• [The data]:

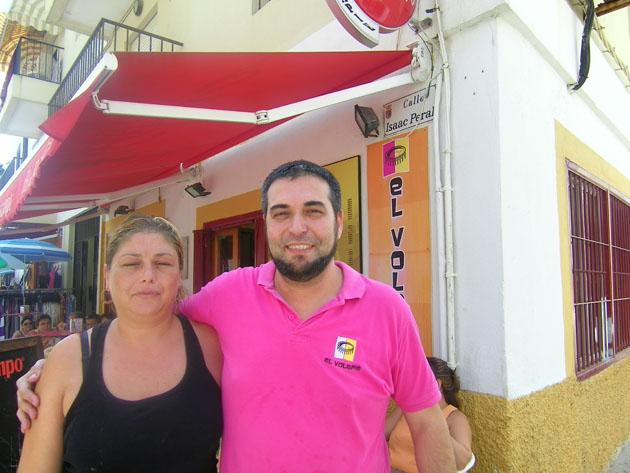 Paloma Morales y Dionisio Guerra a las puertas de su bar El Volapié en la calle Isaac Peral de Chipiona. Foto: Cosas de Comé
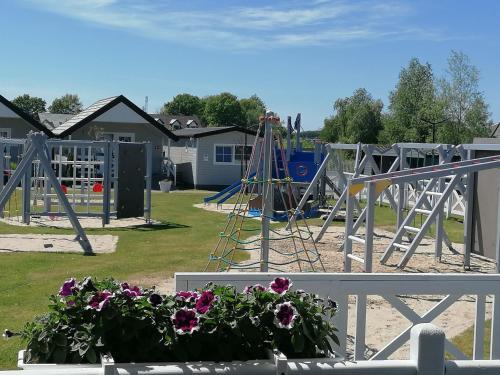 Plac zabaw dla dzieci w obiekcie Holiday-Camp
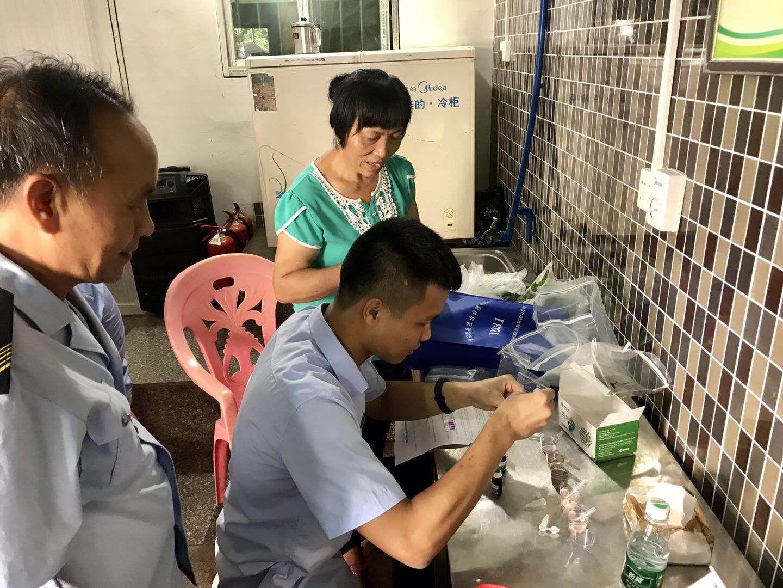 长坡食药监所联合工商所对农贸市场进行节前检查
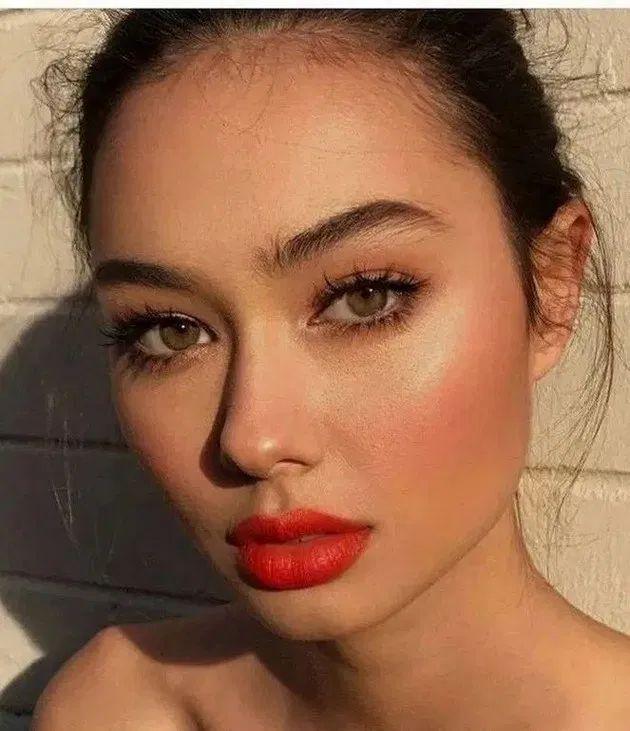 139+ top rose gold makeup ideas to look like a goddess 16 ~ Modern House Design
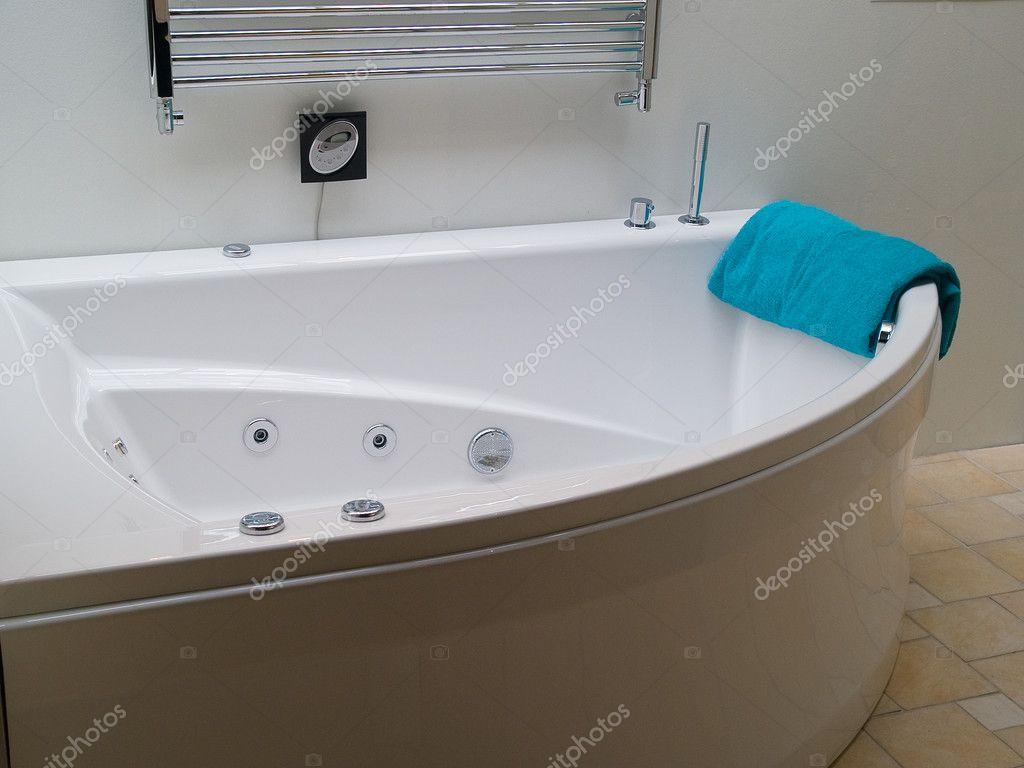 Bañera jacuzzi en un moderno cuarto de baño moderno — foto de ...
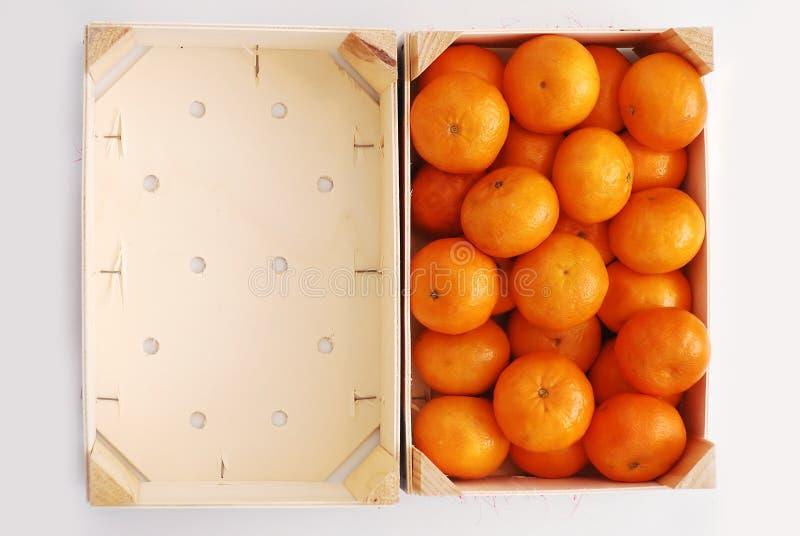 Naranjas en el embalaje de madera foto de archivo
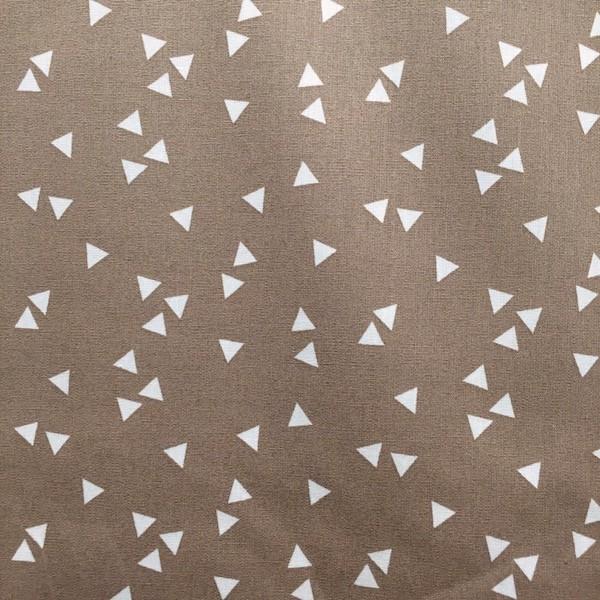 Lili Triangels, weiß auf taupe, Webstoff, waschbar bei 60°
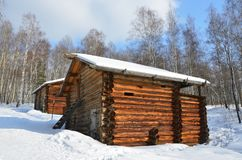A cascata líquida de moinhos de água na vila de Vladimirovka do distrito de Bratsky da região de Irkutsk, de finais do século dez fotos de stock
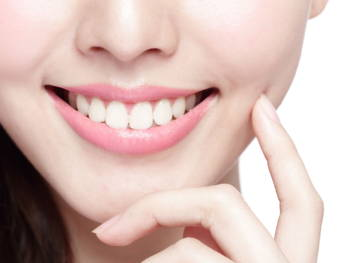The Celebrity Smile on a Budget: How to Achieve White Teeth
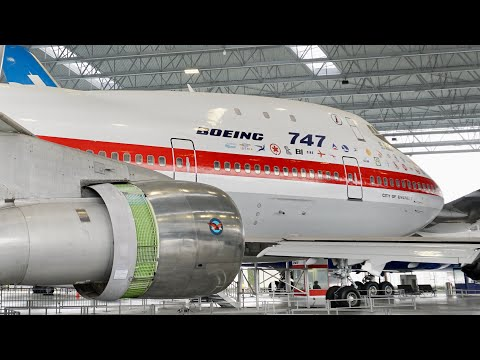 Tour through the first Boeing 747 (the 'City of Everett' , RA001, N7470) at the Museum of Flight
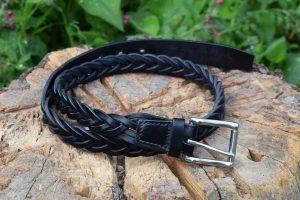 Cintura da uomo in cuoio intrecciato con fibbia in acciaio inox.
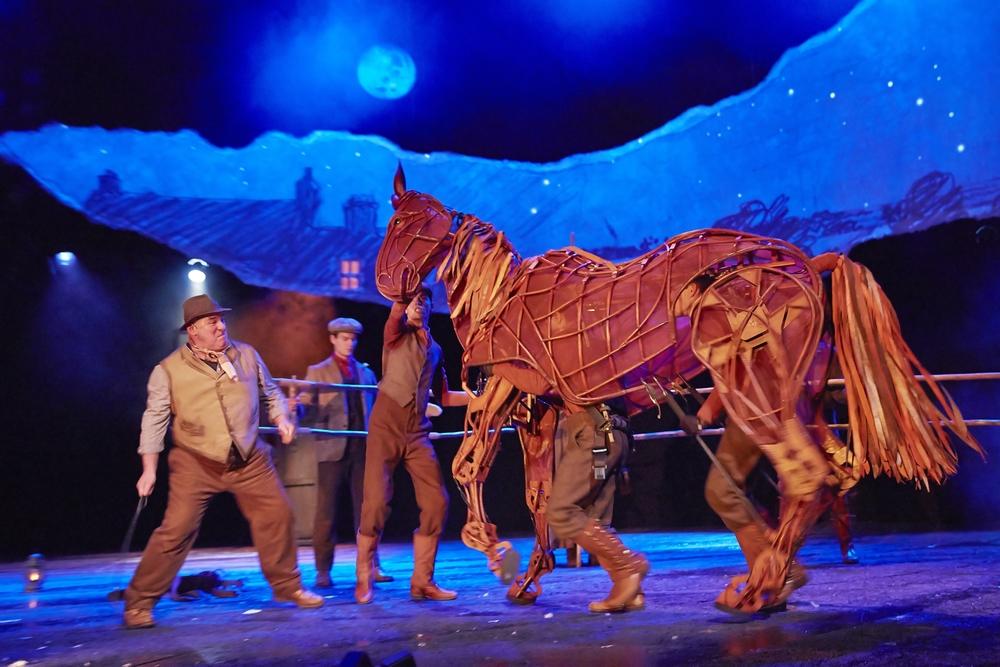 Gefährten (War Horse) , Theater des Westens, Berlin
* * *
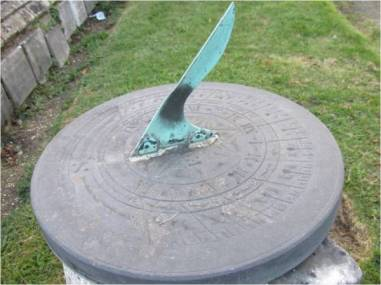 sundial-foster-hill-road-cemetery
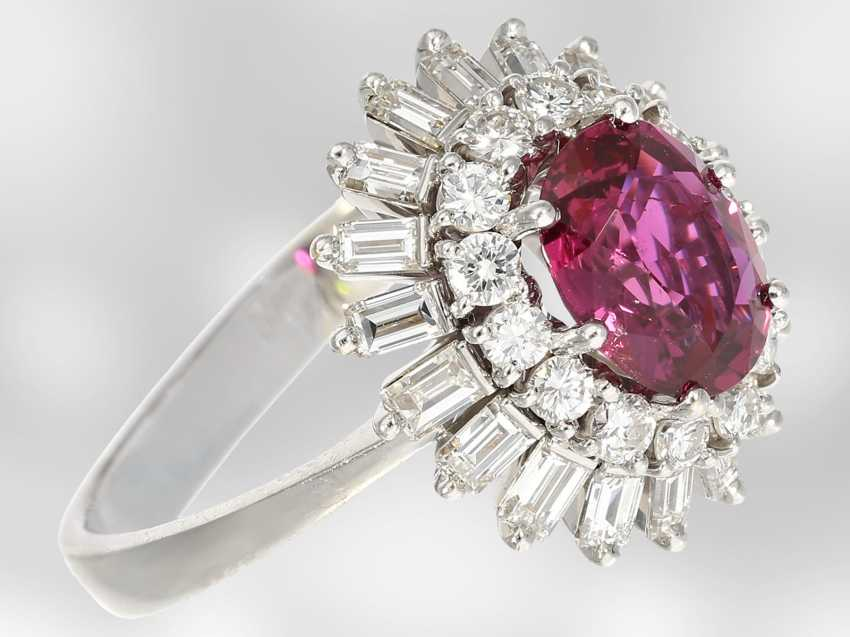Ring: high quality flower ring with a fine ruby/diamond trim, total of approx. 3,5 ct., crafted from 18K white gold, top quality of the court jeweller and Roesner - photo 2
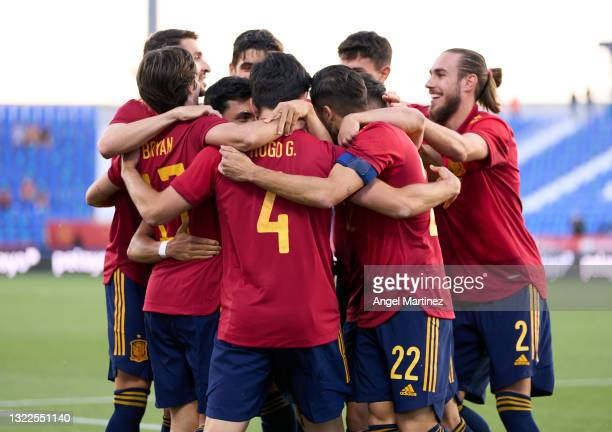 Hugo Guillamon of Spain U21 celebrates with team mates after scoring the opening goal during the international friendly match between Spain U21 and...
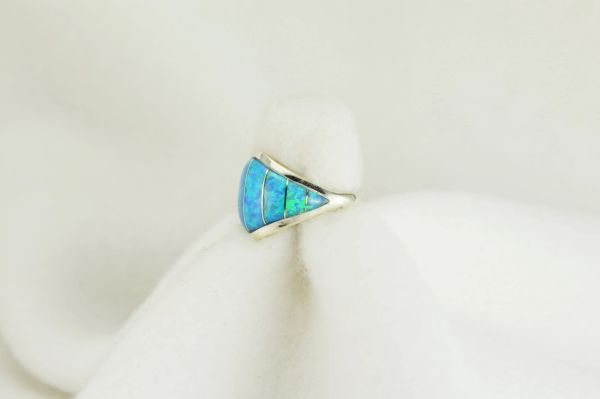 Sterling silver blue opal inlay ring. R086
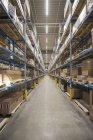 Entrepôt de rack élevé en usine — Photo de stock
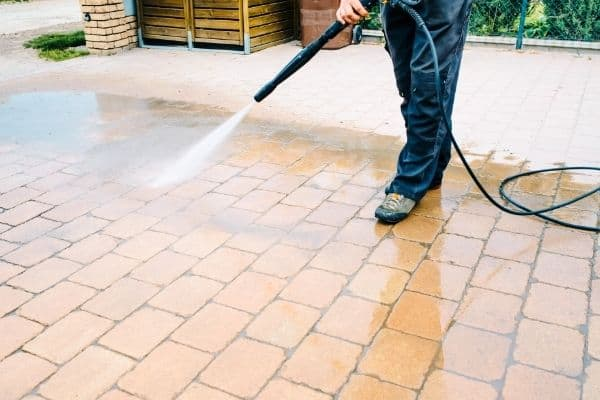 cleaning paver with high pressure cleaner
---
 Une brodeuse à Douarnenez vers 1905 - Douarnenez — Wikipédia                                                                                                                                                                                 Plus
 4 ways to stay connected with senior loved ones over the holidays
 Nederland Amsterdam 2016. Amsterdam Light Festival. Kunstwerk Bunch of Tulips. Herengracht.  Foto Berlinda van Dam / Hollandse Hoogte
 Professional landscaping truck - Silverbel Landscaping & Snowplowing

• [Your objective]: Copy only these lines from the records above, exactly: the one with "sundial-foster-hill-road-cemetery", the one with "cleaning paver with high pressure cleaner", and those between. Skip the pictures.

• [Solution for this problem]:
 sundial-foster-hill-road-cemetery
Ring: high quality flower ring with a fine ruby/diamond trim, total of approx. 3,5 ct., crafted from 18K white gold, top quality of the court jeweller and Roesner - photo 2
 Hugo Guillamon of Spain U21 celebrates with team mates after scoring the opening goal during the international friendly match between Spain U21 and...
 Sterling silver blue opal inlay ring. R086
 Entrepôt de rack élevé en usine — Photo de stock
 cleaning paver with high pressure cleaner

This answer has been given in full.